Sikkim has a long and chequered history that can be traced as far back as 1642, when the Kingdom of Sikkim came into existence. In 1950, a peace treaty was brokered between Sikkim and the newly independent Indian government, which recognised the former as a protectorate of India. Subsequently, a register was promulgated by the Chogyal ruler to recognise those who wanted to become subjects of the kingdom by relinquishing their status as citizens of other nations. Around 500 families who had migrated from Indian states like Rajasthan and Haryana refused to give up their Indian citizenship. The kingdom remained independent for another quarter of a century till its merger with the Indian republic in 1975. As a condition for the merger, Sikkim was allowed to retain its old laws and special status under Article 371F of the Constitution. Therefore, until 2008, the state followed its own income tax manual, under which, all residents of Sikkim were exempt from paying taxes to the central government.
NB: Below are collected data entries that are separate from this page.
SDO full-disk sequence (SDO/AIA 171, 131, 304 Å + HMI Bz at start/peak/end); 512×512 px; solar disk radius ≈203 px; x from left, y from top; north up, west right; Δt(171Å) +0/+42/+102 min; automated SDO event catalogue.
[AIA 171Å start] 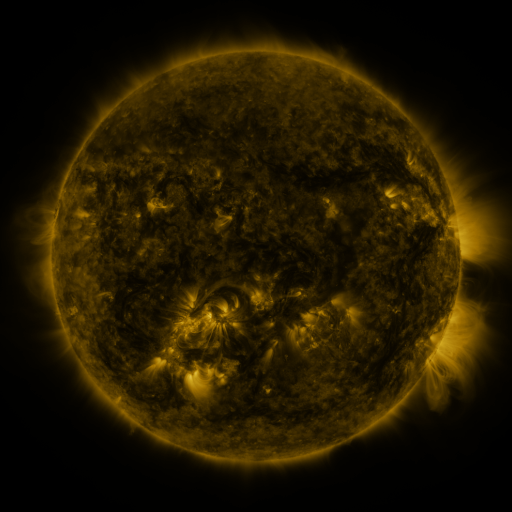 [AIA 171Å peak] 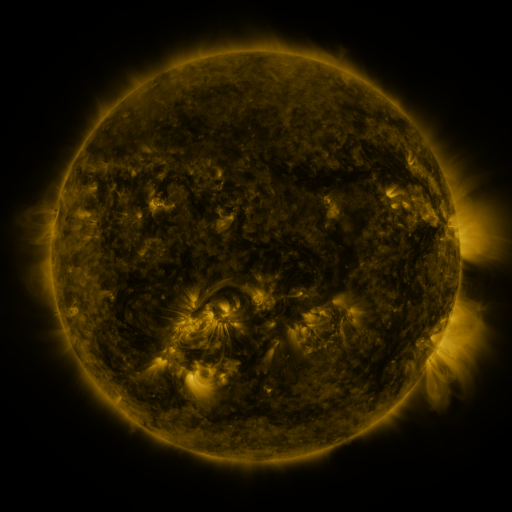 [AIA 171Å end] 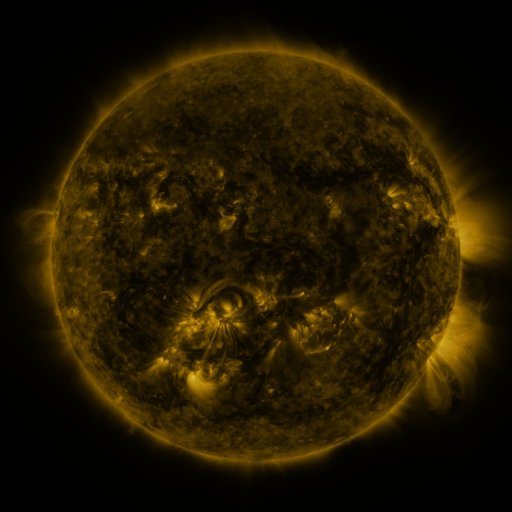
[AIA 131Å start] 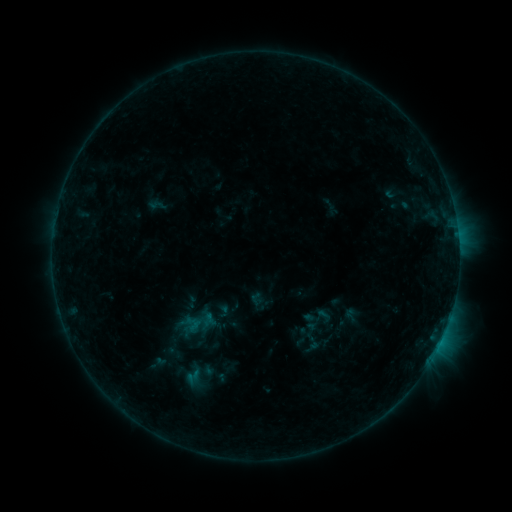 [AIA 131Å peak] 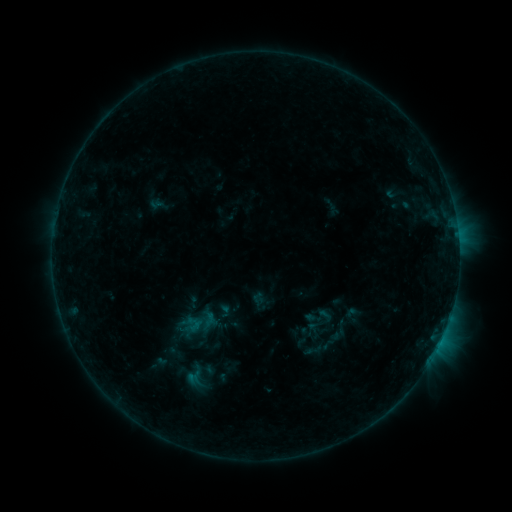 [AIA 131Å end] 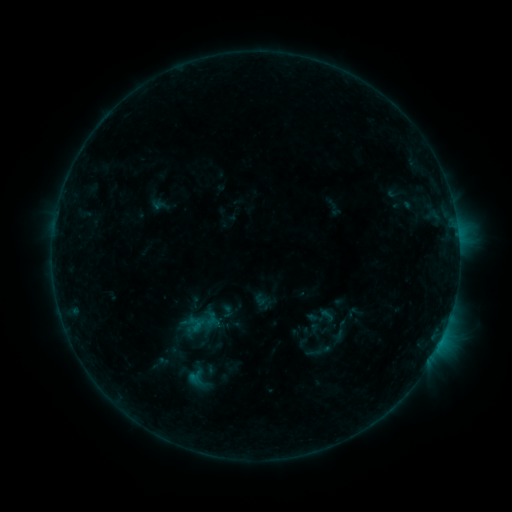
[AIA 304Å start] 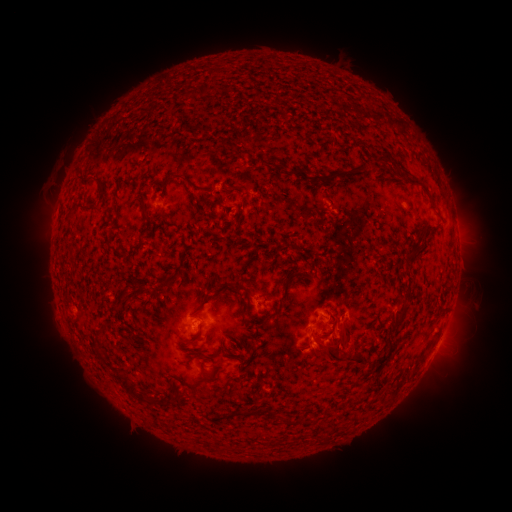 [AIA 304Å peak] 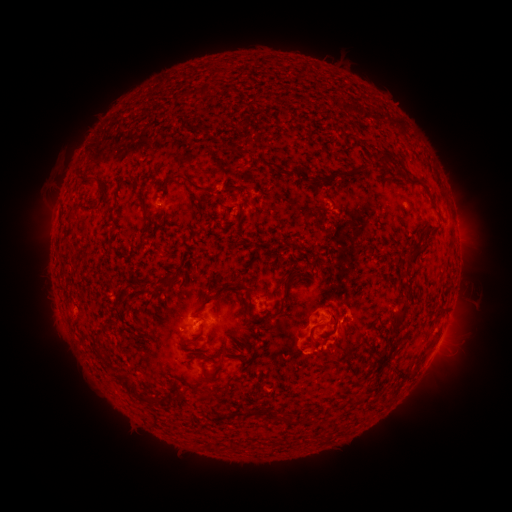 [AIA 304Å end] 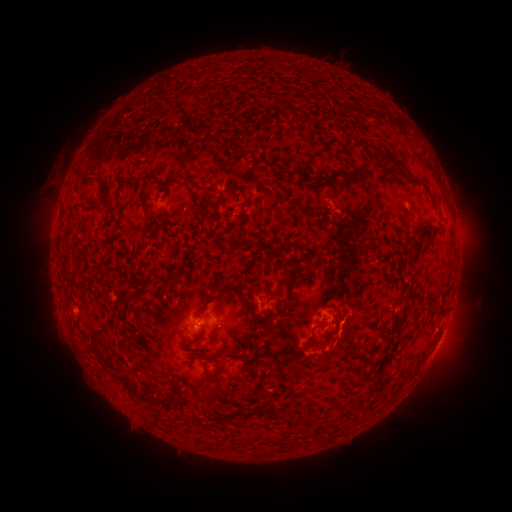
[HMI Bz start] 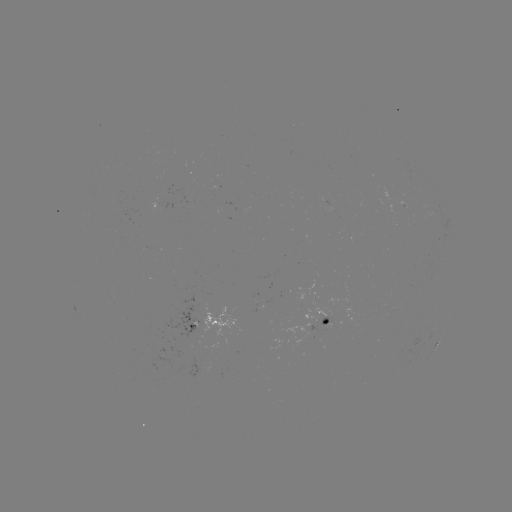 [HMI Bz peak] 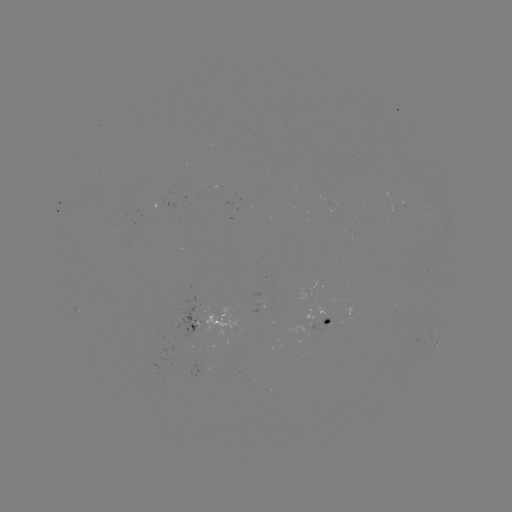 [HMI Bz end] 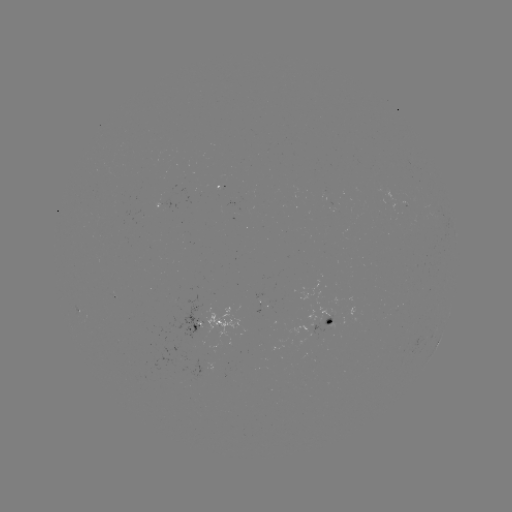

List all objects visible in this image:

In 2008, after the repeal of the Sikkim manual, the Income-tax Act was amended to incorporate the same protection in the form of Section 10 (26AAA). By virtue of this provision, any income accrued to a Sikkimese, from any source in the state, or by way of dividend or interest on securities, would be excluded from the ambit of the total taxable income.
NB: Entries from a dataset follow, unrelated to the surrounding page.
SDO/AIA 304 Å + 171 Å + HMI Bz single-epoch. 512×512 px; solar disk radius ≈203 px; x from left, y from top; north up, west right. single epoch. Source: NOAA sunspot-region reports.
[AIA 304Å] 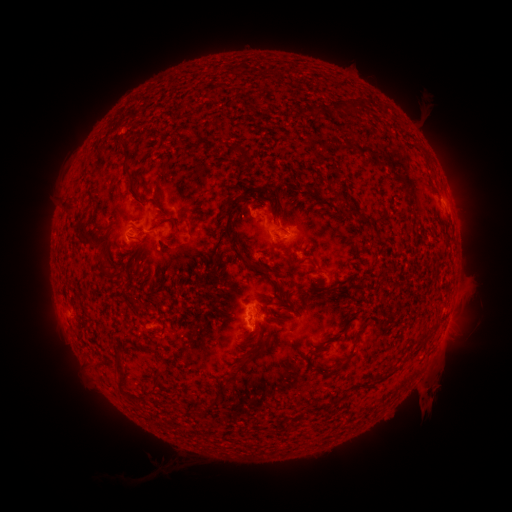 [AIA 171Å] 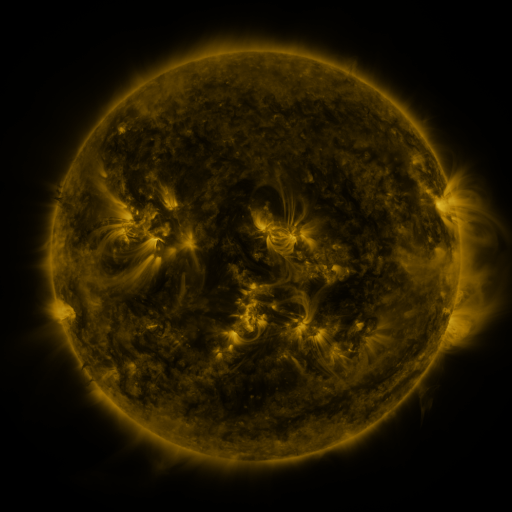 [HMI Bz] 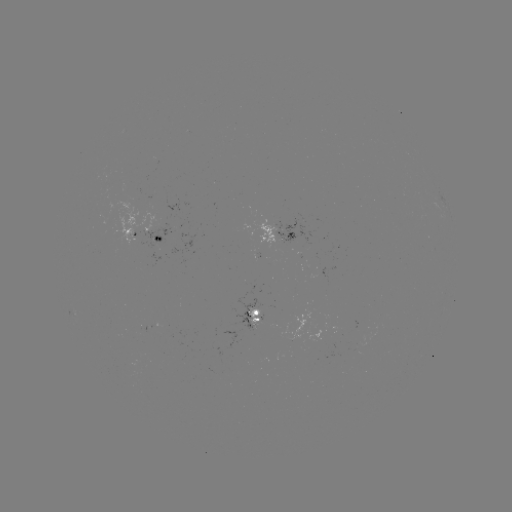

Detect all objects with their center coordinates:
spotted active region: (280, 235)
spotted active region: (146, 238)
spotted active region: (256, 316)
It was Section 10 (26AAA) that came to be assailed by an association of communities predominantly engaged in trade and commerce. Also under challenge was a proviso to this section that engrafted an exception for a Sikkimese woman married to a non-Sikkimese person after 2008, preventing such a class of Sikkimese residents from enjoying the protection conferred by the provision. One of the two question before the top court was whether these trading communities, which had migrated to Sikkim before its merger with the Union of India but had refused to give up their Indian citizenship, would be entitled to the same protection as those that had relinquished their citizenship. A division bench of Justices M.R. Shah and Nagarathna, in January, ruled in favour of the old settlers, calling the differentiation made between them and other communities ‘discriminatory’. Justice Shah wrote, “This section, to the extent it excludes the old Indian settlers, who have settled in Sikkim prior to the merger of Sikkim with India, but whose names are not recorded as ‘Sikkim Subjects’, from the definition of ‘Sikkimese’ is ultra vires, being arbitrary, discriminatory and violative of Article 14 of the Constitution. The definition of ‘Sikkimese’ in the section shall include all Indians, who have permanently settled in Sikkim prior to the merger of Sikkim irrespective of whether their names have been recorded in the register maintained under the Sikkim Subjects Regulations, 1961.”
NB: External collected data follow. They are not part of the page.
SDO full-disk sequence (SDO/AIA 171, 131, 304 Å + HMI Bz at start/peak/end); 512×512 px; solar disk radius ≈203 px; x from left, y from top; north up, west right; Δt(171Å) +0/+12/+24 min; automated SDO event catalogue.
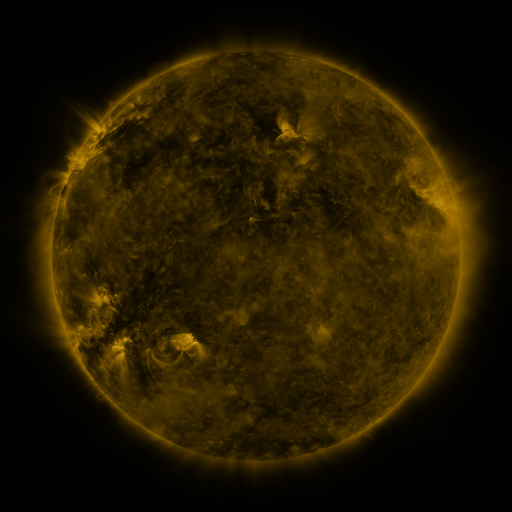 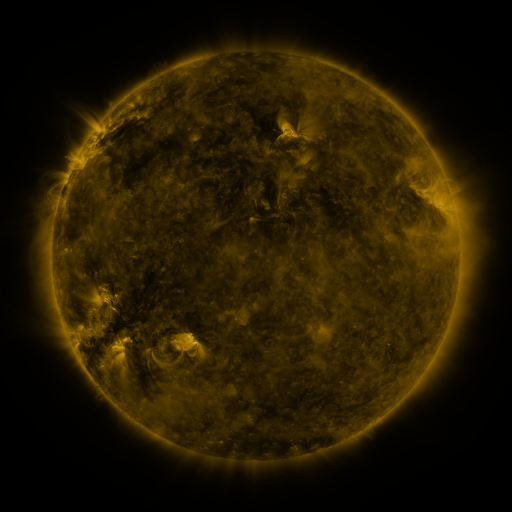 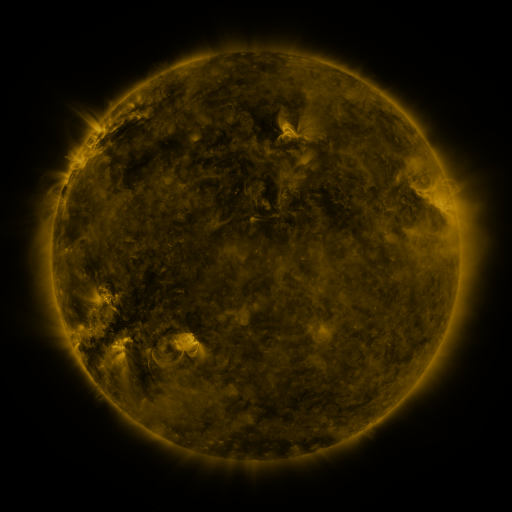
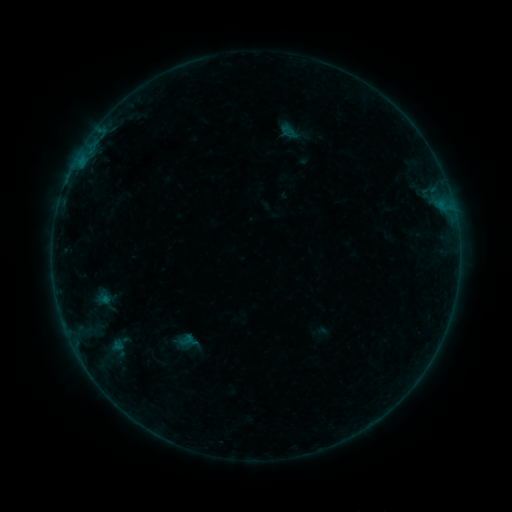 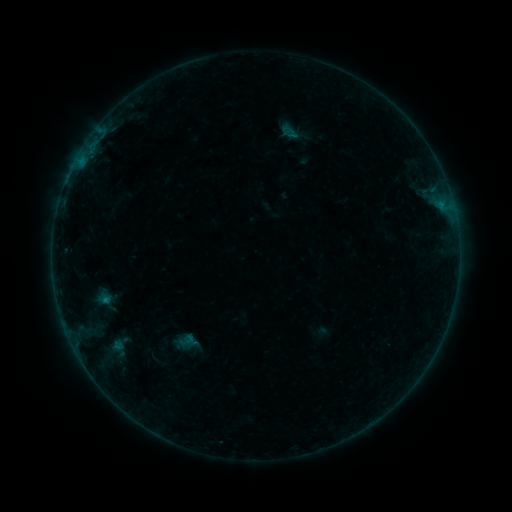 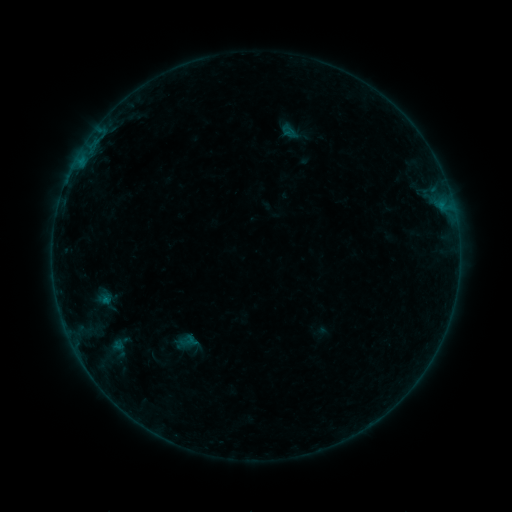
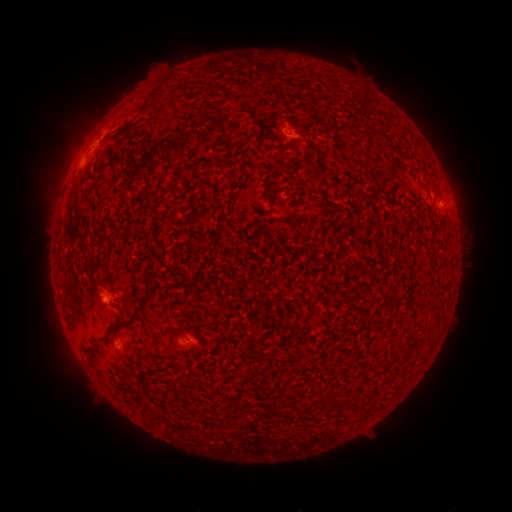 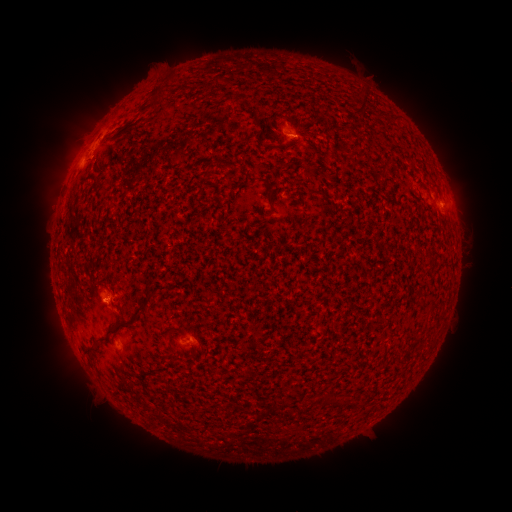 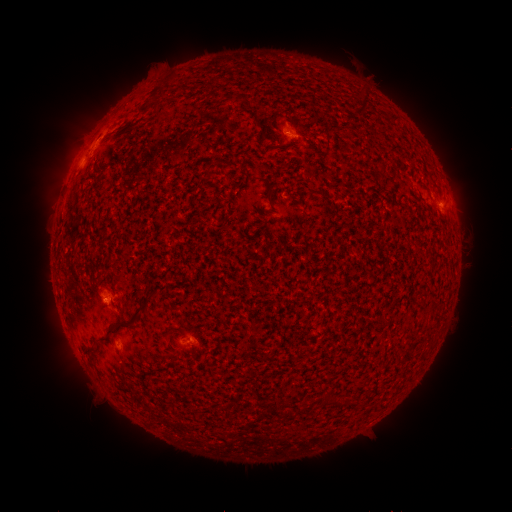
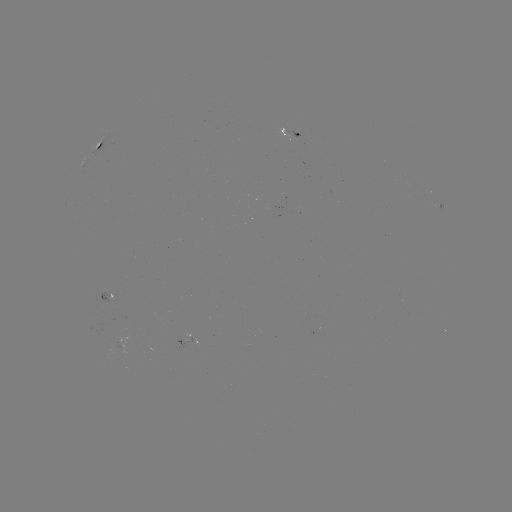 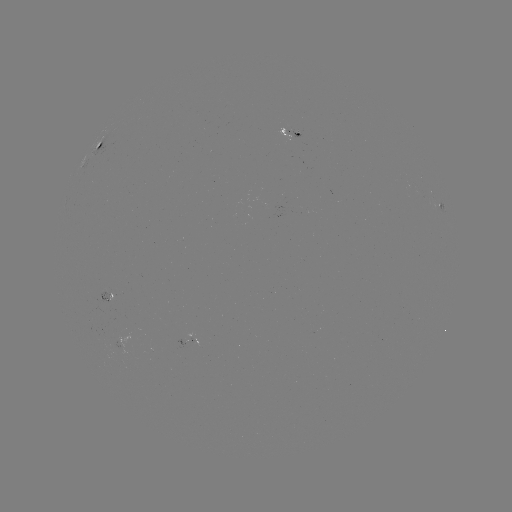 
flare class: B2.4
While this verdict came as a major relief to the trading communities that has been fighting for equal rights for a long time, the Sikkimese-Nepali community has severely objected to the ‘foreigner’ with which they have been conferred. The protests that followed reportedly turned violent in certain pockets, primarily due to clashes between cadres of political parties. While ethnic and political tensions rumble, another state-wide bandh has been called by the SDF joint action committee on February 8.